# [STUDY TEXT]
Figure 2 Unsupervised Machine Learning algorithms have been used to identify 2 molecular subtypes. (A) The consensus score matrix of all samples when k = 2. The higher the consensus score was, the more likely they were assigned to the same group based on TCGA-LIHC. (B) Left: The cumulative distribution function (CDF) curves in consensus cluster analysis. CDF curves of consensus scores by different subtype numbers (k = 2, 3, 4, 5, and 6) were displayed. Right: Relative change in area under the CDF curve for k = 2–6. (C) The Principal Component Analysis (PCA) distribution of TCGA-LIHC samples by expression profile of calcium channel molecules. Each point represents a single sample; different colors represent the C1 and C2 subtypes respectively. (D) Expression distribution of 30 NPC molecules between two subtypes based on TCGA. (E) Survival analysis including Overall Survival (OS), Disease-Specific Survival (DSS) and Progression-Free interval (PFI) based on 2 subtypes (TCGA-LIHC, Logrank test, n = 374). (F) The Sankey diagram fully demonstrated the association between Clinicopathological and subtypes attributes. (G) The consensus score matrix of all samples when k = 2. The higher the consensus score was, the more likely they were assigned to the same group based on ICGC. (H) Left: The cumulative distribution function (CDF) curves in consensus cluster analysis. CDF curves of consensus scores by different subtype numbers (k = 2, 3, 4, 5, and 6) were displayed. Right: Relative change in area under the CDF curve for k = 2–6. (I) The Principal Component Analysis (PCA) distribution of ICGC samples by expression profile of NPC-related molecules. Each point represents a single sample; different colors represent the C1 and C2 subtypes respectively. (J) Expression distribution of 30 NPC molecules between two subtypes based on ICGC. (K) Survival analysis including Overall Survival (OS) based on two subtypes (ICGC, Logrank test, n = 240). (L) The Sankey diagram fully demonstrated the association between Clinicopathological and subtypes attributes based on ICGC.

Data extracted from a collection:

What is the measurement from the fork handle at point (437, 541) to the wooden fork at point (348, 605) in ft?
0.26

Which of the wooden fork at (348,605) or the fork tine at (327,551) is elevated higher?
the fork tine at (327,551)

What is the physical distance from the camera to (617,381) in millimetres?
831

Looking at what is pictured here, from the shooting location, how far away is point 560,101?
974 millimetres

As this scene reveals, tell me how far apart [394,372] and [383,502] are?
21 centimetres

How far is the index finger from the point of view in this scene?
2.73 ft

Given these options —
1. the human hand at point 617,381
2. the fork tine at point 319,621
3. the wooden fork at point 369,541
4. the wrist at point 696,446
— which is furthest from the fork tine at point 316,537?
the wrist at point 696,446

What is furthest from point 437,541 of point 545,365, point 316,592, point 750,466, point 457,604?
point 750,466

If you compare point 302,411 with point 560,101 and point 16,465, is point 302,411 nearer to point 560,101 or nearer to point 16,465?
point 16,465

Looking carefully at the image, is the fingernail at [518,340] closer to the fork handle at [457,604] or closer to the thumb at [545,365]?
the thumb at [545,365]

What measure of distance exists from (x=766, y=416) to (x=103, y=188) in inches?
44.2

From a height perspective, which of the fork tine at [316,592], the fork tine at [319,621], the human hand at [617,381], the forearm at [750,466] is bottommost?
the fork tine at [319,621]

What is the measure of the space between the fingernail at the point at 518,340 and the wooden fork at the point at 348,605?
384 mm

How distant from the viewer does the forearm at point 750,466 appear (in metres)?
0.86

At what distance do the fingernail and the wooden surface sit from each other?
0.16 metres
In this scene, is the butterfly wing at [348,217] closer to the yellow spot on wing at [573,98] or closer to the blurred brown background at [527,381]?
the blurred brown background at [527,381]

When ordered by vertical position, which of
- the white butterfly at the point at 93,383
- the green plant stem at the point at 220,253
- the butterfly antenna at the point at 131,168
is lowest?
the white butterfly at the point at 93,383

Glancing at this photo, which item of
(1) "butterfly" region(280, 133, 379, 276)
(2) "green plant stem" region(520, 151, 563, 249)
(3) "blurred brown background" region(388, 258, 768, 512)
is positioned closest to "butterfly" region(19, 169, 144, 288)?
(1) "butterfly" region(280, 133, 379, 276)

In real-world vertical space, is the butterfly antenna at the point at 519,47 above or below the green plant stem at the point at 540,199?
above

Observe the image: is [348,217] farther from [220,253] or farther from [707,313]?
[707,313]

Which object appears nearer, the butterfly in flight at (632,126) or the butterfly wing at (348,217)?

# [EXPLORE THE MATERIAL]
(a) Answer these questions from the figure caption on the two molecular subtypes:
(i) What is the sample size in the TCGA-LIHC survival analysis?
(ii) Which survival measure is included in the ICGC survival analysis, and with what sample size?
(iii) Which subtype numbers are shown in the CDF curves?
(b) Pick up the figure caption on the two molecular subtypes at the point where it ends.

# [ACTIVITY ANSWERS]
(a)
(i) n = 374
(ii) Overall Survival (OS), with n = 240
(iii) k = 2, 3, 4, 5, and 6

(b)
Figure 3 Variations in immune-related genes and the infiltration characteristics of TME cells in the 2 NPC phenotypes. (A) The thermogram shows variations in mRNA expression of chemokines, interferons, interleukins, and other cytokines between the 2 levels of NPCs. (B) The thermogram shows the frequency of TME infiltrating cells and immune score in 2 NPC phenotypes. (C) Representative pictures of pathological Hematoxylin-eosin (HE) staining of 2 NPCs phenotypes (Magnification, ×100, scale bars = 100 μm; Magnification, ×400, scale bars = 20 μm). (D) The violin plots specifically showed the TME related scores of different NPC patterns (Welch’s t-test). (E) The violin plots specifically showed the differences in 2 NPC phenotypes in terms of immune cell infiltration level, stromal cell content, and tumor purity (Welch’s t-test).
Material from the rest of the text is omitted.